■ **Short task**
Collect every line from the items below that contains the string "fuselage".

Image and question records:
>>>
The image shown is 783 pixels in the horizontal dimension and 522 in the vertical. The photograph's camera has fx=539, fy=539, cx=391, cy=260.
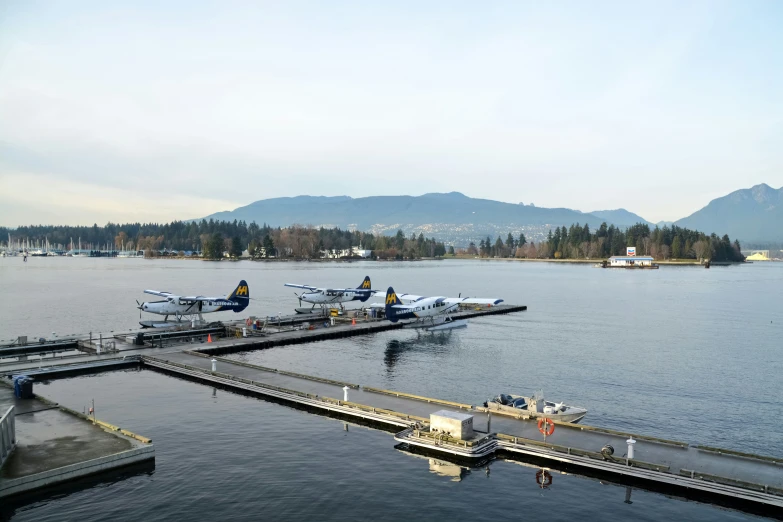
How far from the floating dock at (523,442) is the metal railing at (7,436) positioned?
1339 centimetres

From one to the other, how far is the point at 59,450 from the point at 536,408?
70.7ft

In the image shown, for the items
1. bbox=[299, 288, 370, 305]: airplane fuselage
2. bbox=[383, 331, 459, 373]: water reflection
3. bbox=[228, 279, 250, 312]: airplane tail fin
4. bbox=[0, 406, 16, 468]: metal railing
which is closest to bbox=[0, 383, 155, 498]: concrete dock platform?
bbox=[0, 406, 16, 468]: metal railing

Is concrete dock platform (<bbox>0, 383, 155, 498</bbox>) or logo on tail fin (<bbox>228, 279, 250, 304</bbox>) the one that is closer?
concrete dock platform (<bbox>0, 383, 155, 498</bbox>)

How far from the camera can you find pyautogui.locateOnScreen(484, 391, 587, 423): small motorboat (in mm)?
27375

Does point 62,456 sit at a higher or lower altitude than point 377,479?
higher

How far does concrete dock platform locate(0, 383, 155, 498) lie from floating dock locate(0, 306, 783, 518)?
33.6ft

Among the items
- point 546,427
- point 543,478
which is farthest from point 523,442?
point 543,478

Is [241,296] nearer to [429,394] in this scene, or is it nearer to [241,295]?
[241,295]

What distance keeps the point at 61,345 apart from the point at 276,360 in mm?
19426

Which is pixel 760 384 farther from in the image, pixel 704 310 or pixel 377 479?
pixel 704 310

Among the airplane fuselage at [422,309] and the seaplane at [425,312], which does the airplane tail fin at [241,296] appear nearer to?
the seaplane at [425,312]

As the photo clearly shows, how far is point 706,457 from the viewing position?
22.3m

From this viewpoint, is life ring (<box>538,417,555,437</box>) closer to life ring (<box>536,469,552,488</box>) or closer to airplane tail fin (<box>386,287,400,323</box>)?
life ring (<box>536,469,552,488</box>)

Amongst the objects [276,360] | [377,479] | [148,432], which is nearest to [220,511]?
[377,479]
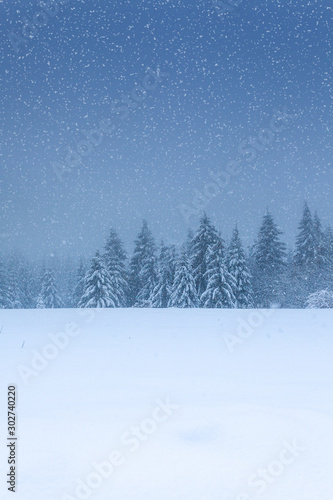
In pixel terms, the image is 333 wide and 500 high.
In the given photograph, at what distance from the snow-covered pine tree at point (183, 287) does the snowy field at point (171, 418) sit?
75.8 feet

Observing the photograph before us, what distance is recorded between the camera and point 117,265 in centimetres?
3475

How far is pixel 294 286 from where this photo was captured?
32.9m

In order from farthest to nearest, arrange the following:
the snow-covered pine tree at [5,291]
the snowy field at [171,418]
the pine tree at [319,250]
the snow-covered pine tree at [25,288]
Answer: the snow-covered pine tree at [25,288]
the snow-covered pine tree at [5,291]
the pine tree at [319,250]
the snowy field at [171,418]

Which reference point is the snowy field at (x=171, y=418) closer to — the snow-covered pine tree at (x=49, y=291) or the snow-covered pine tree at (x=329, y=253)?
the snow-covered pine tree at (x=329, y=253)

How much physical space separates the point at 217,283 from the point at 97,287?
8750mm

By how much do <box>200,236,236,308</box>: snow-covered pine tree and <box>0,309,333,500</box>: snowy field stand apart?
73.3ft

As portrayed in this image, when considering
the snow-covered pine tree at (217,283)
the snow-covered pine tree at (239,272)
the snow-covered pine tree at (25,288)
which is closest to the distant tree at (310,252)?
the snow-covered pine tree at (239,272)

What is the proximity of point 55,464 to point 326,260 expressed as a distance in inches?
1476

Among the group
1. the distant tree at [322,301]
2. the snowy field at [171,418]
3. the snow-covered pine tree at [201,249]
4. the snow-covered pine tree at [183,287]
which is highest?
the snow-covered pine tree at [201,249]

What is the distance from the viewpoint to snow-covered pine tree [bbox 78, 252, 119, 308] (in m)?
30.2

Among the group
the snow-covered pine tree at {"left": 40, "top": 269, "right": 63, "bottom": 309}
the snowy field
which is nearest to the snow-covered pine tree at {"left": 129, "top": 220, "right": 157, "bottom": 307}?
the snow-covered pine tree at {"left": 40, "top": 269, "right": 63, "bottom": 309}

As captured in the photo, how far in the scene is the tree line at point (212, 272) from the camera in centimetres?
3033

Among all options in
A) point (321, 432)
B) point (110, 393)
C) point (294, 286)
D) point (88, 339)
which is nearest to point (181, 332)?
point (88, 339)

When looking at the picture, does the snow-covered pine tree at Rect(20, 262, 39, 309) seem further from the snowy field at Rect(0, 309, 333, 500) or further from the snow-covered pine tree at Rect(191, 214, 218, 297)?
the snowy field at Rect(0, 309, 333, 500)
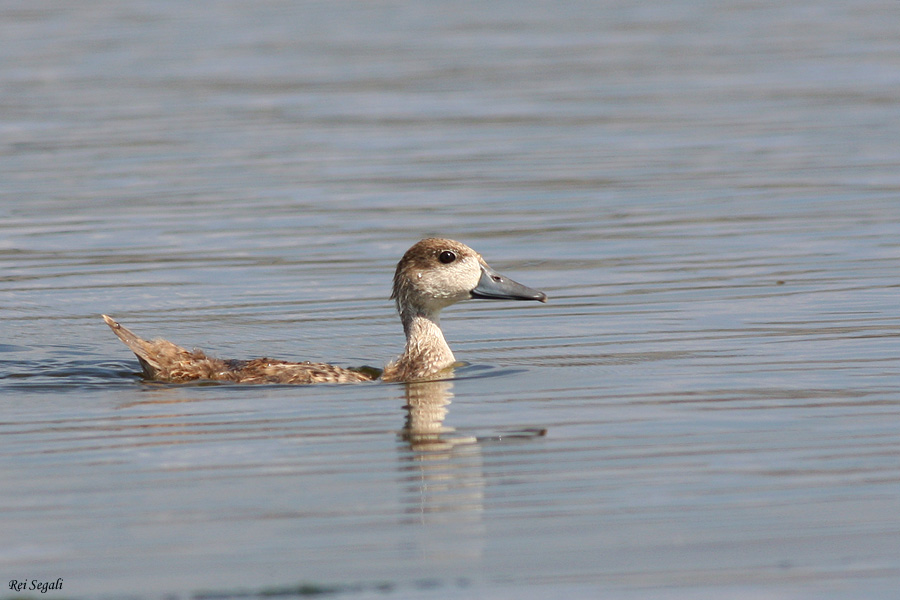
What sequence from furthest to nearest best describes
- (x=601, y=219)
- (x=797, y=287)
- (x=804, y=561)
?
1. (x=601, y=219)
2. (x=797, y=287)
3. (x=804, y=561)

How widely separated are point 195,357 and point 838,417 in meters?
3.69

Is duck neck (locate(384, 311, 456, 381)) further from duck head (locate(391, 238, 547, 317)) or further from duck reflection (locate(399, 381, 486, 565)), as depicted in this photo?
duck reflection (locate(399, 381, 486, 565))

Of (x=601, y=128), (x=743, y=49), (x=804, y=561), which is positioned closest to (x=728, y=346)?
(x=804, y=561)

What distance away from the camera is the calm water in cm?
598

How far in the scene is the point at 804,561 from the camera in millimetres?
5727

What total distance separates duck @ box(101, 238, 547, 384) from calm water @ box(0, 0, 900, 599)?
0.47 feet

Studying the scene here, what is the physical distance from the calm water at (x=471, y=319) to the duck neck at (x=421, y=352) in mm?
223

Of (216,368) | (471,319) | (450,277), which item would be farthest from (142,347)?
(471,319)

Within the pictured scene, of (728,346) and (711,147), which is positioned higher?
(711,147)

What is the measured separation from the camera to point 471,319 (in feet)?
38.7

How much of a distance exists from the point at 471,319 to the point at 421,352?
199 cm

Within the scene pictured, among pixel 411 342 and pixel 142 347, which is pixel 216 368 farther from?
pixel 411 342

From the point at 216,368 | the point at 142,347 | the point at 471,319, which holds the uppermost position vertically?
the point at 471,319

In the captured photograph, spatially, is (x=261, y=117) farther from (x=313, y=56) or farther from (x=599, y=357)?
(x=599, y=357)
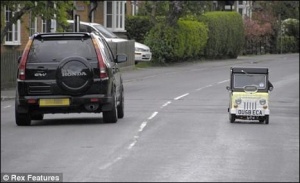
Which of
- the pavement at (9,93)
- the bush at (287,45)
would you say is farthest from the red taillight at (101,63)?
the bush at (287,45)

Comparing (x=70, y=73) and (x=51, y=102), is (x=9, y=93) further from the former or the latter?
(x=70, y=73)

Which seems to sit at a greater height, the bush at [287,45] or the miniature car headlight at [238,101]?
the bush at [287,45]

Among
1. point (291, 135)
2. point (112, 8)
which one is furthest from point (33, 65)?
point (112, 8)

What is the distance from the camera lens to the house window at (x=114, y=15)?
4788cm

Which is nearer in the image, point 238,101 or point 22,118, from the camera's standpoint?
point 238,101

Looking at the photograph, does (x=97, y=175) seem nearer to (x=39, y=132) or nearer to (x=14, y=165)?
(x=14, y=165)

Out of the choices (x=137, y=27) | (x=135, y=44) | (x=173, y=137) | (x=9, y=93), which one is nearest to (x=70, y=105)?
(x=9, y=93)

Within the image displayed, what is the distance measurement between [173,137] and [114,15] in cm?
3481

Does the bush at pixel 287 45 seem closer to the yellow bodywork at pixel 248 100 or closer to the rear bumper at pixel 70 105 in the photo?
the rear bumper at pixel 70 105

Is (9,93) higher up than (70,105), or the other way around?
(9,93)

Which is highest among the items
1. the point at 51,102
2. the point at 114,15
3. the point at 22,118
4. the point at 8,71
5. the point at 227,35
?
the point at 114,15

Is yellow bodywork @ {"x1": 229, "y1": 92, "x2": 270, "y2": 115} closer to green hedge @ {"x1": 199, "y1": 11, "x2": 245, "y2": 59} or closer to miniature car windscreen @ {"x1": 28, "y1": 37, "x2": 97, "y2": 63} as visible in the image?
miniature car windscreen @ {"x1": 28, "y1": 37, "x2": 97, "y2": 63}

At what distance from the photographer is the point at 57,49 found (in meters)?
10.6

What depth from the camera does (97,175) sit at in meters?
9.31
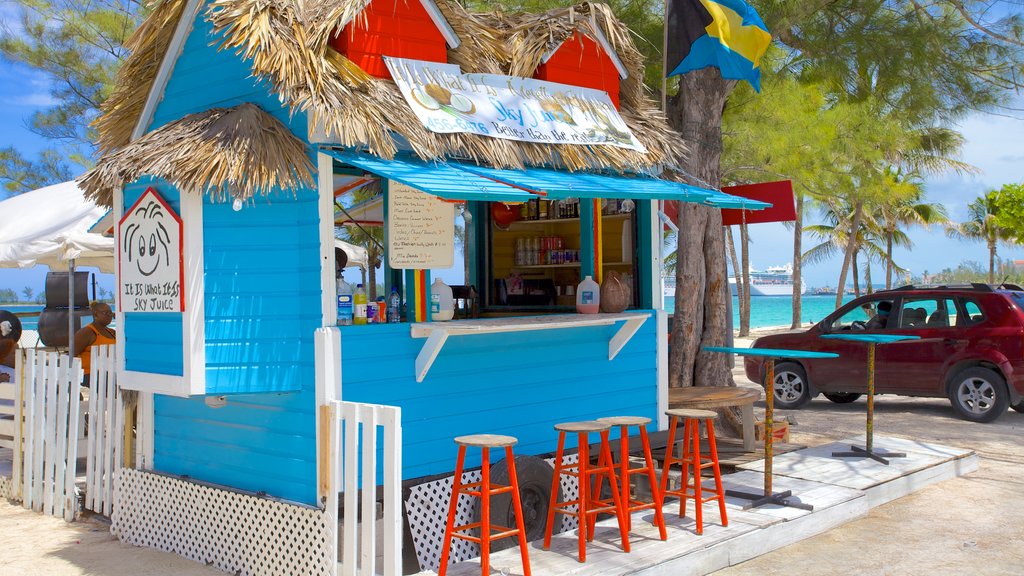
<<<
■ **Correct answer**
1. bbox=[299, 288, 370, 305]: airplane fuselage
Among the airplane fuselage at [422,309] and the seaplane at [425,312], which does the airplane tail fin at [241,296] appear nearer to?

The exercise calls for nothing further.